Task statement: In the data below, find the line with "Courier Man Giving" and the line with "Flower and name ankle tattoo", then restate both and every line between them exactly, minus the pictures.

[Items from a dataset]

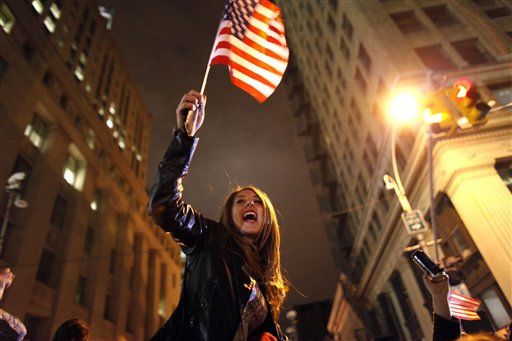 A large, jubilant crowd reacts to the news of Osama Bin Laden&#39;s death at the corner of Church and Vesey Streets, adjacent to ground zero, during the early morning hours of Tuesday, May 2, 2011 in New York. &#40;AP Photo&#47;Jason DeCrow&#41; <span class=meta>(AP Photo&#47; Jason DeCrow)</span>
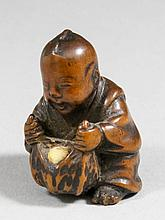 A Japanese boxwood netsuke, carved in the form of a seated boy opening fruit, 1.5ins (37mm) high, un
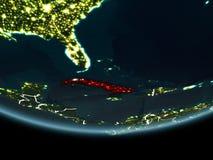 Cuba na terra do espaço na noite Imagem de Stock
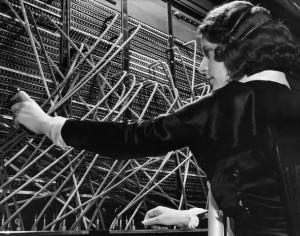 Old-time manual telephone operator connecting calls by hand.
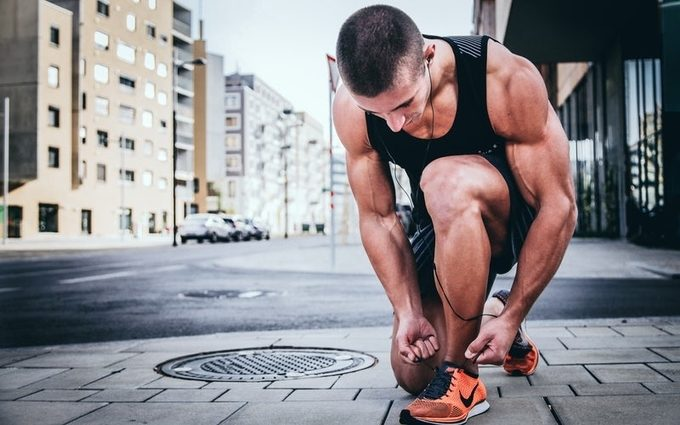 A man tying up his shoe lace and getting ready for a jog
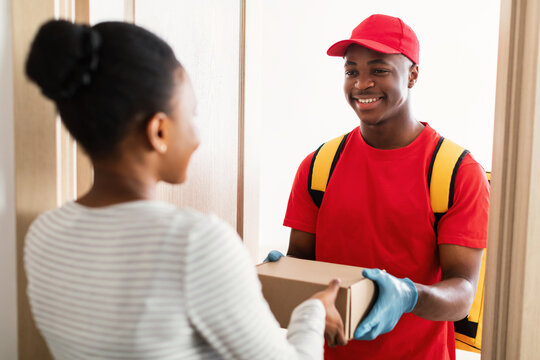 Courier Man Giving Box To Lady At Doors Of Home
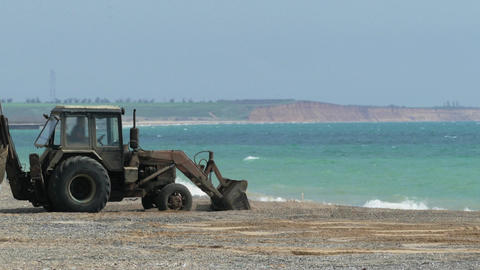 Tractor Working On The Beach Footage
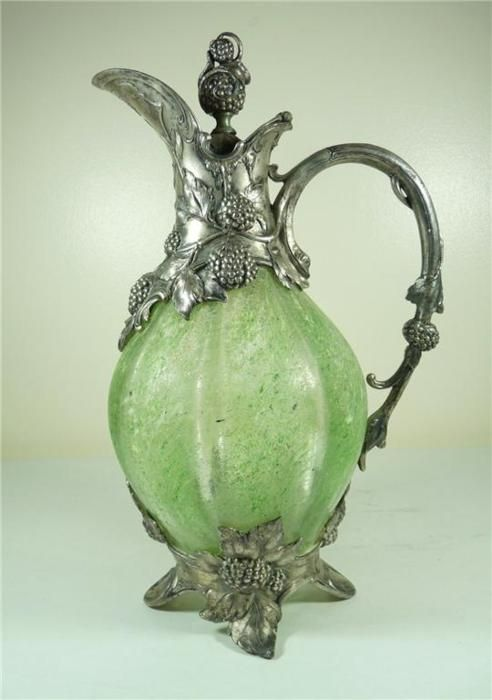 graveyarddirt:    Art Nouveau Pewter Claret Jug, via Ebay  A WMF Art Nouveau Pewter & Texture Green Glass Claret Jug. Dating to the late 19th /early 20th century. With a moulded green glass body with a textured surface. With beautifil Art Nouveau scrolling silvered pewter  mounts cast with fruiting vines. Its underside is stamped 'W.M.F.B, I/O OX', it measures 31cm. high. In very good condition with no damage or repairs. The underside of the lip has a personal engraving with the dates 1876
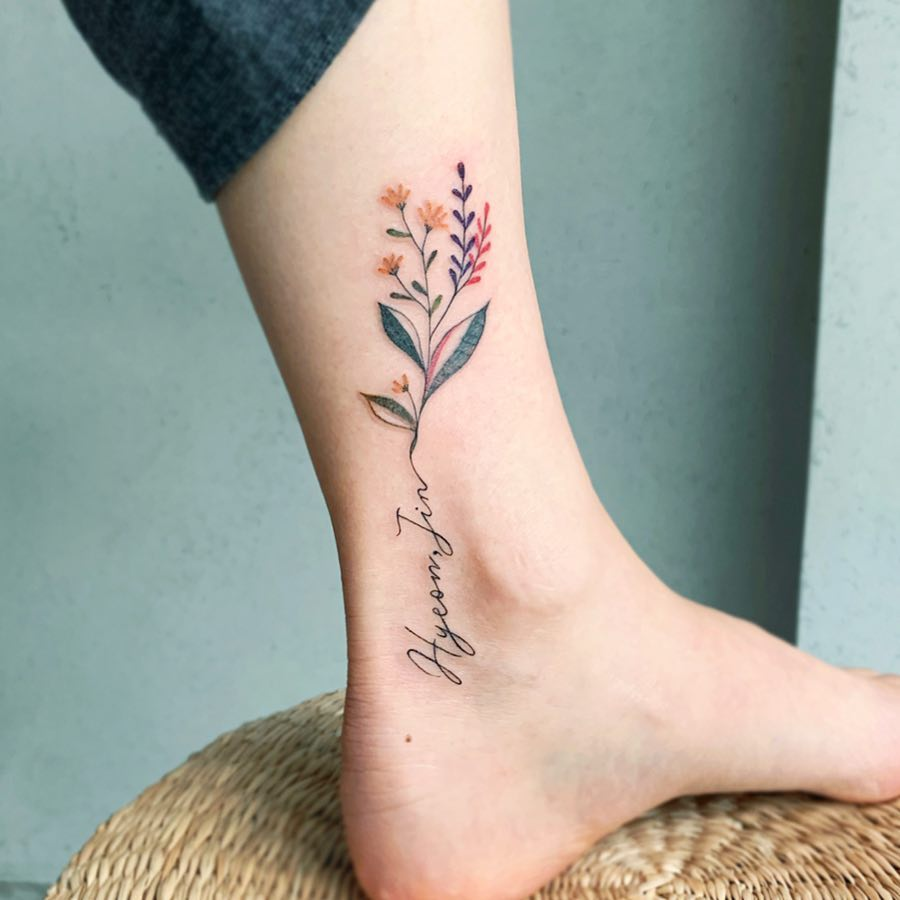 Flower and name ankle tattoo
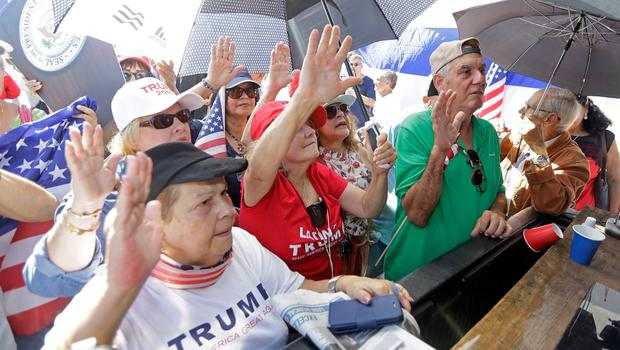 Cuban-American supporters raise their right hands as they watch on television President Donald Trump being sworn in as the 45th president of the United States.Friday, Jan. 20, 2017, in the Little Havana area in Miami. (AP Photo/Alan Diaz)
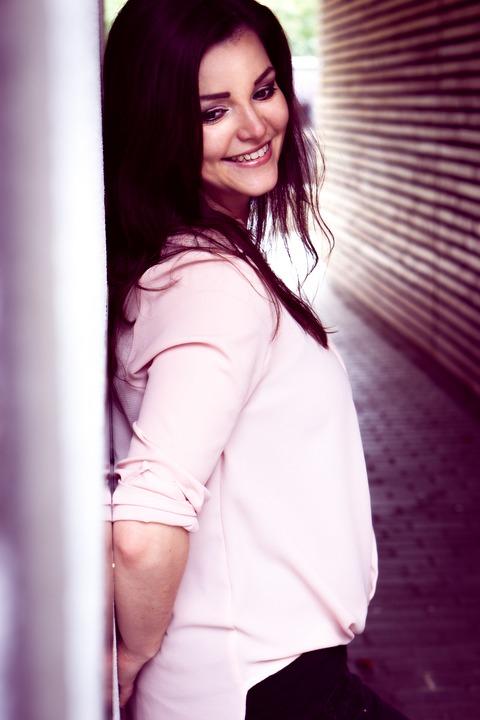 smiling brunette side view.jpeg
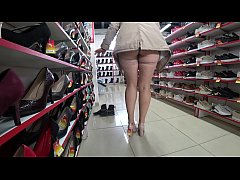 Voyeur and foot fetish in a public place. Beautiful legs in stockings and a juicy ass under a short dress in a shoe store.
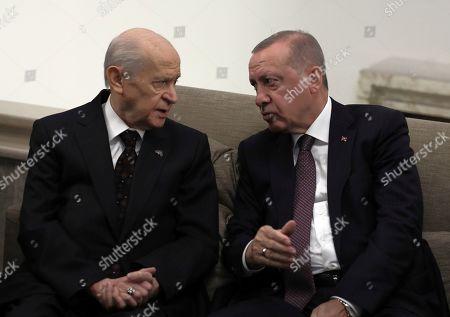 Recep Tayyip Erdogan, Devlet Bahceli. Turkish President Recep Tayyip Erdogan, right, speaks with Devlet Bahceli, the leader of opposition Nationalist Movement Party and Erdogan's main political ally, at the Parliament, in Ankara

Answer space:
 Courier Man Giving Box To Lady At Doors Of Home
 Tractor Working On The Beach Footage
 graveyarddirt:    Art Nouveau Pewter Claret Jug, via Ebay  A WMF Art Nouveau Pewter & Texture Green Glass Claret Jug. Dating to the late 19th /early 20th century. With a moulded green glass body with a textured surface. With beautifil Art Nouveau scrolling silvered pewter  mounts cast with fruiting vines. Its underside is stamped 'W.M.F.B, I/O OX', it measures 31cm. high. In very good condition with no damage or repairs. The underside of the lip has a personal engraving with the dates 1876
 Flower and name ankle tattoo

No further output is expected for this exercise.